■ PROBLEM REQUIREMENTS
Before returning the data, strip out the pictures and keep everything else exactly the same.

■ PROVIDED DATA

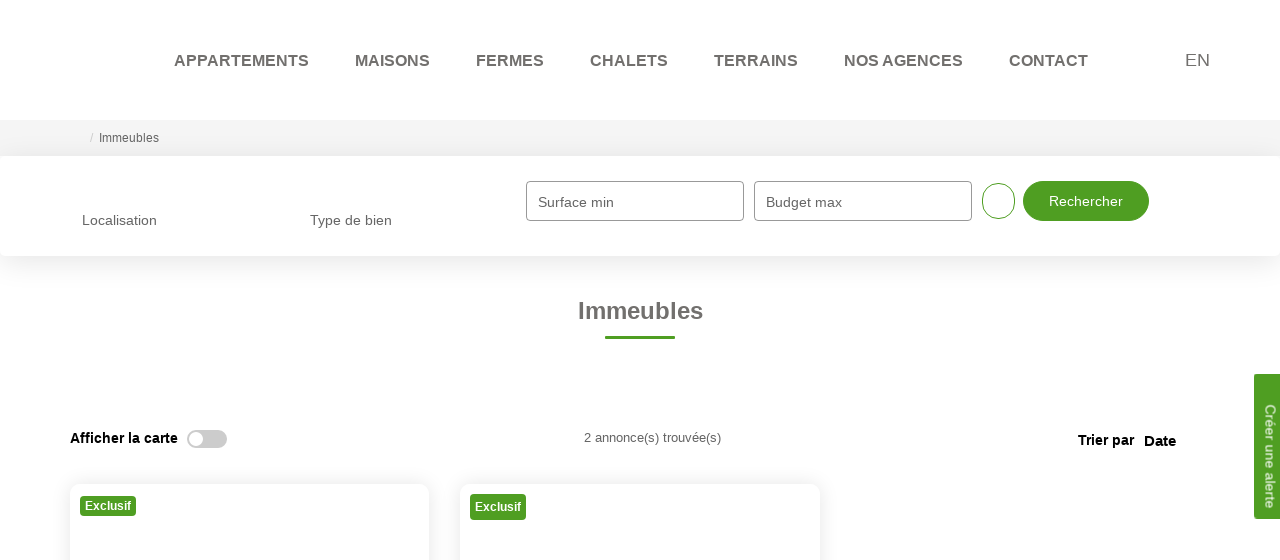

--- FILE ---
content_type: text/html; charset=UTF-8
request_url: https://www.immodesvallees.com/type_bien/8/immeubles.html
body_size: 2337
content:
<!DOCTYPE html>
<html lang="en">
<head>
    <meta charset="utf-8">
    <meta name="viewport" content="width=device-width, initial-scale=1">
    <title></title>
    <style>
        body {
            font-family: "Arial";
        }
    </style>
    <script type="text/javascript">
    window.awsWafCookieDomainList = [];
    window.gokuProps = {
"key":"AQIDAHjcYu/GjX+QlghicBgQ/[base64]",
          "iv":"CgAGmiIKvQAAAch3",
          "context":"CrJKD/bmXFCv93xYU78PN9OPno1gqsqxCTcKd3iFs0HGQBlbJHW4Hj5NvKr3+qnVYjrVhYbuENlqmZmunm4UpjWNp5HQWgR5WWo+dcqWM/[base64]//uewGSe1mbl+pkvgcPBzRC5pGbkDIcwtfk/Us72jJSS1HGGf+q4BfXUzihDBp9ji5VW8VDBz3QBYhrHYLmijaubSAp1yHNll4mI9Jhc4RJrNvXVOmbqzSWhlcpF0FnCEKn0Oxox1BEbjizVtTVOxF5X3CdUH9RGeyixpgwP9To3jzMdPg9yBu1ZRbdNE53LFOhBk9xD1Wr9SR/SFyGj+DulH9O77tKApu8EqVEOPb7//DChMD6be/GAP42SXHYAGhug1IFgkoZOVgTlUQ5gMwEllHjsCh8TeW2peM0v3vz9hd9P/h0kE7K70ucLS68TnkuBvHWvDUofWJ555f0oC6y0a84b2ZAZHJEqf4j+ydy2rDmZhcwvwm80DOrcT0Q9jtiwE6C3ySVW06QGYGaLmpJUPA40PsxtoLdJJDRpgm73MVUqJU2yMJjmSSIn8X3/UmffvlXXU6R6gH92FeU="
};
    </script>
    <script src="https://7813e45193b3.47e58bb0.eu-west-3.token.awswaf.com/7813e45193b3/28fa1170bc90/1cc501575660/challenge.js"></script>
</head>
<body>
    <div id="challenge-container"></div>
    <script type="text/javascript">
        AwsWafIntegration.saveReferrer();
        AwsWafIntegration.checkForceRefresh().then((forceRefresh) => {
            if (forceRefresh) {
                AwsWafIntegration.forceRefreshToken().then(() => {
                    window.location.reload(true);
                });
            } else {
                AwsWafIntegration.getToken().then(() => {
                    window.location.reload(true);
                });
            }
        });
    </script>
    <noscript>
        <h1>JavaScript is disabled</h1>
        In order to continue, we need to verify that you're not a robot.
        This requires JavaScript. Enable JavaScript and then reload the page.
    </noscript>
</body>
</html>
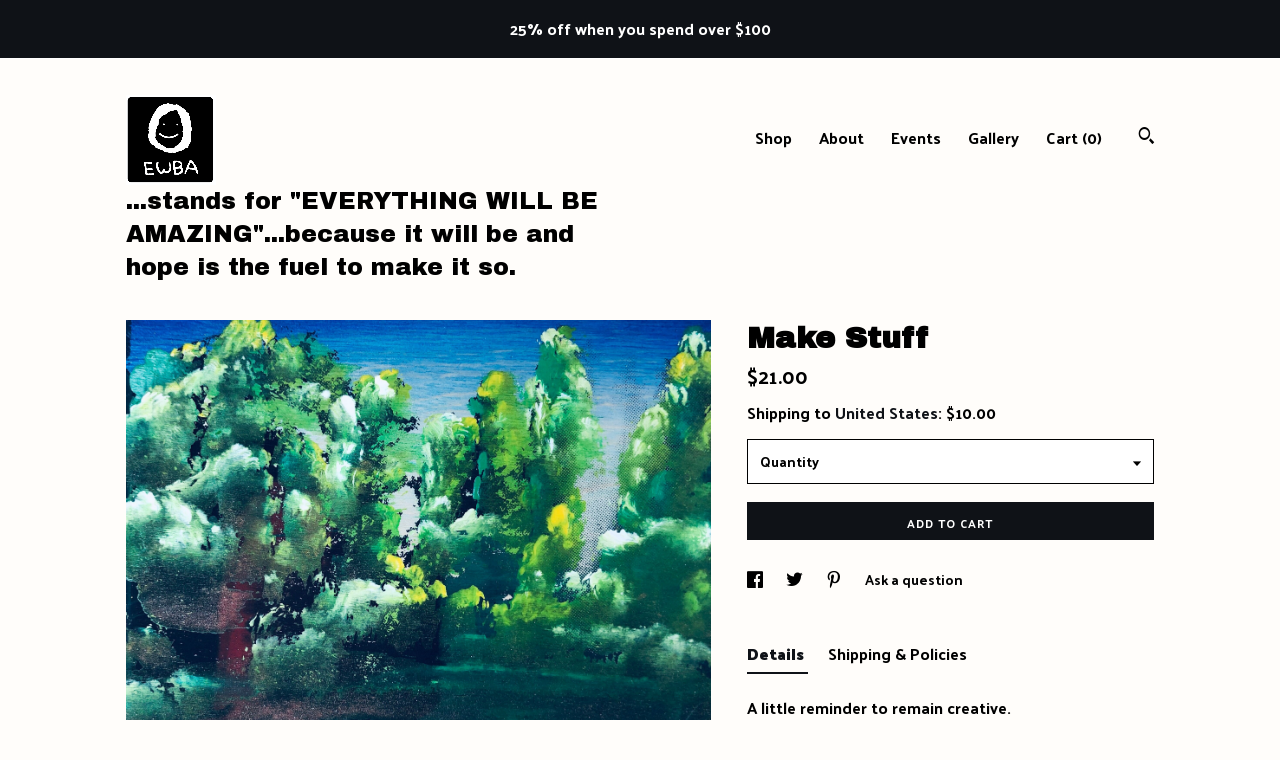

--- FILE ---
content_type: text/plain
request_url: https://www.google-analytics.com/j/collect?v=1&_v=j102&a=187507665&t=pageview&_s=1&dl=https%3A%2F%2Fwww.ewbastore.com%2Flisting%2F907251169%2Fmake-stuff&ul=en-us%40posix&dt=Make%20Stuff&sr=1280x720&vp=1280x720&_u=YEBAAAABAAAAACAAo~&jid=207185977&gjid=892817764&cid=1884489077.1769038260&tid=UA-77173981-1&_gid=319837854.1769038260&_r=1&_slc=1&gtm=45He61k2n71TG543Pv71538743za200zd71538743&gcd=13l3l3l3l1l1&dma=0&tag_exp=103116026~103200004~104527907~104528501~104684208~104684211~105391253~115495940~115938465~115938469~116744866~117041588~117099528~117171316&z=1723427904
body_size: -830
content:
2,cG-HEQN5E61SF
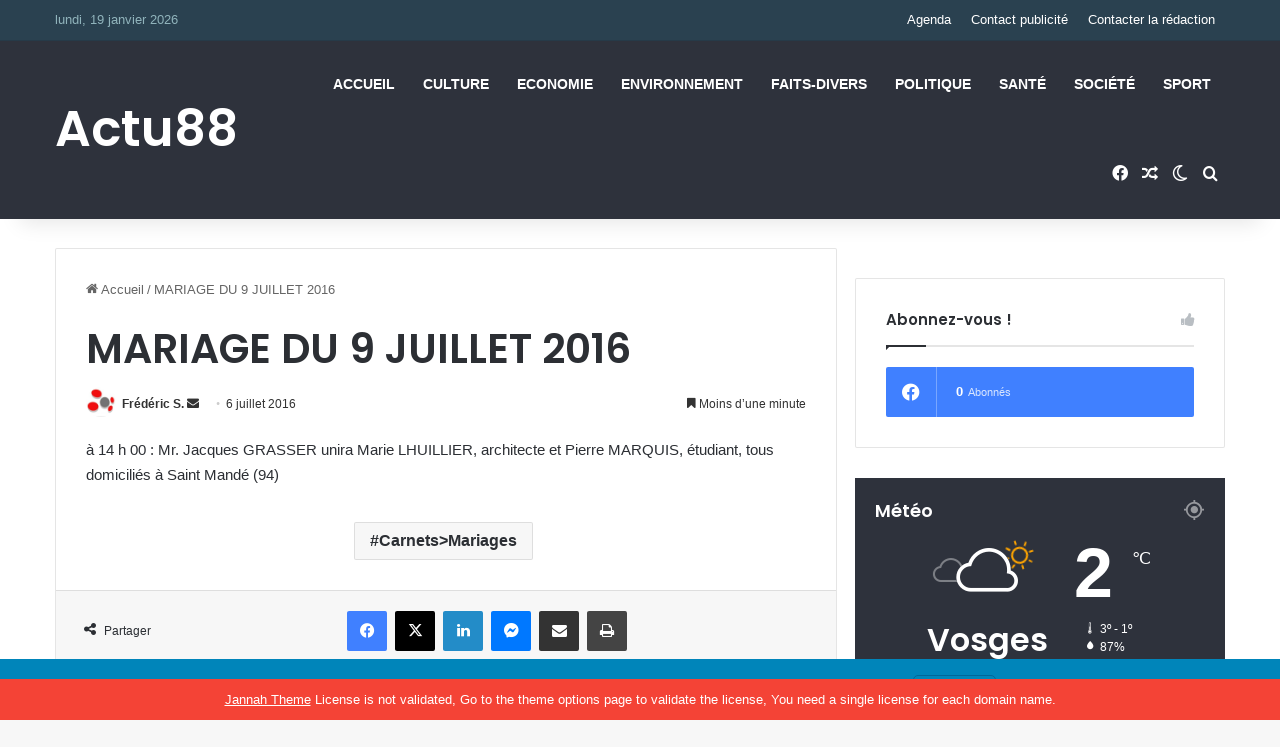

--- FILE ---
content_type: text/css
request_url: https://hb.wpmucdn.com/grandest.info/306be52f-a374-497c-a0c7-73696a29b106.css
body_size: -158
content:
/**handles:tie-theme-child-css**/
.last-updated{display:none!important}#the-post .last-updated{display:inline!important}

■ SOLUTION TO THIS PROBLEM
--- FILE ---
content_type: text/html; charset=UTF-8
request_url: https://www.immodesvallees.com/type_bien/8/immeubles.html
body_size: 2337
content:
<!DOCTYPE html>
<html lang="en">
<head>
    <meta charset="utf-8">
    <meta name="viewport" content="width=device-width, initial-scale=1">
    <title></title>
    <style>
        body {
            font-family: "Arial";
        }
    </style>
    <script type="text/javascript">
    window.awsWafCookieDomainList = [];
    window.gokuProps = {
"key":"AQIDAHjcYu/GjX+QlghicBgQ/[base64]",
          "iv":"CgAGmiIKvQAAAch3",
          "context":"CrJKD/bmXFCv93xYU78PN9OPno1gqsqxCTcKd3iFs0HGQBlbJHW4Hj5NvKr3+qnVYjrVhYbuENlqmZmunm4UpjWNp5HQWgR5WWo+dcqWM/[base64]//uewGSe1mbl+pkvgcPBzRC5pGbkDIcwtfk/Us72jJSS1HGGf+q4BfXUzihDBp9ji5VW8VDBz3QBYhrHYLmijaubSAp1yHNll4mI9Jhc4RJrNvXVOmbqzSWhlcpF0FnCEKn0Oxox1BEbjizVtTVOxF5X3CdUH9RGeyixpgwP9To3jzMdPg9yBu1ZRbdNE53LFOhBk9xD1Wr9SR/SFyGj+DulH9O77tKApu8EqVEOPb7//DChMD6be/GAP42SXHYAGhug1IFgkoZOVgTlUQ5gMwEllHjsCh8TeW2peM0v3vz9hd9P/h0kE7K70ucLS68TnkuBvHWvDUofWJ555f0oC6y0a84b2ZAZHJEqf4j+ydy2rDmZhcwvwm80DOrcT0Q9jtiwE6C3ySVW06QGYGaLmpJUPA40PsxtoLdJJDRpgm73MVUqJU2yMJjmSSIn8X3/UmffvlXXU6R6gH92FeU="
};
    </script>
    <script src="https://7813e45193b3.47e58bb0.eu-west-3.token.awswaf.com/7813e45193b3/28fa1170bc90/1cc501575660/challenge.js"></script>
</head>
<body>
    <div id="challenge-container"></div>
    <script type="text/javascript">
        AwsWafIntegration.saveReferrer();
        AwsWafIntegration.checkForceRefresh().then((forceRefresh) => {
            if (forceRefresh) {
                AwsWafIntegration.forceRefreshToken().then(() => {
                    window.location.reload(true);
                });
            } else {
                AwsWafIntegration.getToken().then(() => {
                    window.location.reload(true);
                });
            }
        });
    </script>
    <noscript>
        <h1>JavaScript is disabled</h1>
        In order to continue, we need to verify that you're not a robot.
        This requires JavaScript. Enable JavaScript and then reload the page.
    </noscript>
</body>
</html>

--- FILE ---
content_type: text/plain
request_url: https://www.google-analytics.com/j/collect?v=1&_v=j102&a=187507665&t=pageview&_s=1&dl=https%3A%2F%2Fwww.ewbastore.com%2Flisting%2F907251169%2Fmake-stuff&ul=en-us%40posix&dt=Make%20Stuff&sr=1280x720&vp=1280x720&_u=YEBAAAABAAAAACAAo~&jid=207185977&gjid=892817764&cid=1884489077.1769038260&tid=UA-77173981-1&_gid=319837854.1769038260&_r=1&_slc=1&gtm=45He61k2n71TG543Pv71538743za200zd71538743&gcd=13l3l3l3l1l1&dma=0&tag_exp=103116026~103200004~104527907~104528501~104684208~104684211~105391253~115495940~115938465~115938469~116744866~117041588~117099528~117171316&z=1723427904
body_size: -830
content:
2,cG-HEQN5E61SF

--- FILE ---
content_type: text/css
request_url: https://hb.wpmucdn.com/grandest.info/306be52f-a374-497c-a0c7-73696a29b106.css
body_size: -158
content:
/**handles:tie-theme-child-css**/
.last-updated{display:none!important}#the-post .last-updated{display:inline!important}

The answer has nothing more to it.